For Assadollahi, the coup appeared staged for there is something fishy about it: “Erdogan called all the governments in the world. If there was a coup, why did the Foreign Ministry inform all of the countries that there has been a coup? If there was a coup, how much power and time do they have? Don’t they have to save their president? If there was a coup, he should have told the people to remain in their homes, not go out into the streets. But he told them that he would be at the Istanbul Airport and he came by airplane. Khomeini did the same thing by arriving by airplane and so many people waited for him. However, Erdogan came to the airport and the plane was empty. He spent 24 hours in the streets and the mosques. He brought the nation out onto the streets. Khomeini did the same thing. This is the motto of the dictators.” Assadollahi ponders how Erdogan managed to purge Turkish academia so quickly afterwards and concluded that this must all have been planned in advance: “Everything was ready. He did the Reconciliation Agreement with Israel so the world would be calm as he did this.”

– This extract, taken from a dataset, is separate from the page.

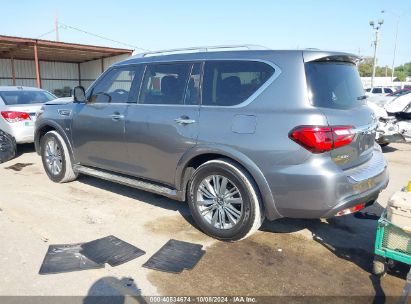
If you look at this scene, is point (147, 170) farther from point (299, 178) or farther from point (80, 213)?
point (299, 178)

All of this highlights the biases inherent in the Western media against secular Iranians and Turks: “The Obama administration has stipulated to the Voice of America Persian and Turkish desk that they are not allowed to air anything against US foreign policy for these countries. Any guests they bring and everything else must be aligned with Obama administration’s policy on Iran and Turkey. People outside that line have been fired from Iran especially after 2009. Now they are doing the same with Turkey. The Iranian regime has many lobbies inside the White House and Voice of America. They are very active in the US, both in the mainstream media and with the Obama administration.  They have a strong influence over the American and Canadian media. People like us that have been fighting for democracy and freedom in Iran are not given any publicity or voice and are not even recognized by the conservative let alone the mainstream media.”

“They won’t recognize us secular people,” Assadollahi concluded. “The Western countries don’t want a secular Iran or Turkey. Why did NATO not do anything to protect Turkey’s secularism? Why didn’t the West help when the people protested in Taksim Square and were shot at? Didn’t the media see this? The West doesn’t want these countries to be democratic.  Canadian Prime Minister Justin Trudeau comes on air and gives a written statement that he was happy democracy was preserved but the statement was removed from his website. You didn’t know anything about Erdogan and you say he preserved democracy? Donald Trump said the US shouldn’t criticize Erdogan over the post-coup purge. All of the Western world followed the same language Obama used after the coup failed and then they become stronger. Erdogan has to follow the rule of law and democracy. Why is the West allowing another Islamic Republic of Iran?  After all of this, I don’t think the West wants us to be free and they want a weak Israel for the same reason. Maybe it is part of the agenda of the Iran deal. Perhaps Iran was promised to be the watchdog of the Middle East and they are creating unrest so Iran can remain in power. The Iranian government supported Erdogan after the coup and the purges. Between Iran and Turkey, there is going to be peace for one will be the great Sunni power and one will be the great Shia power.”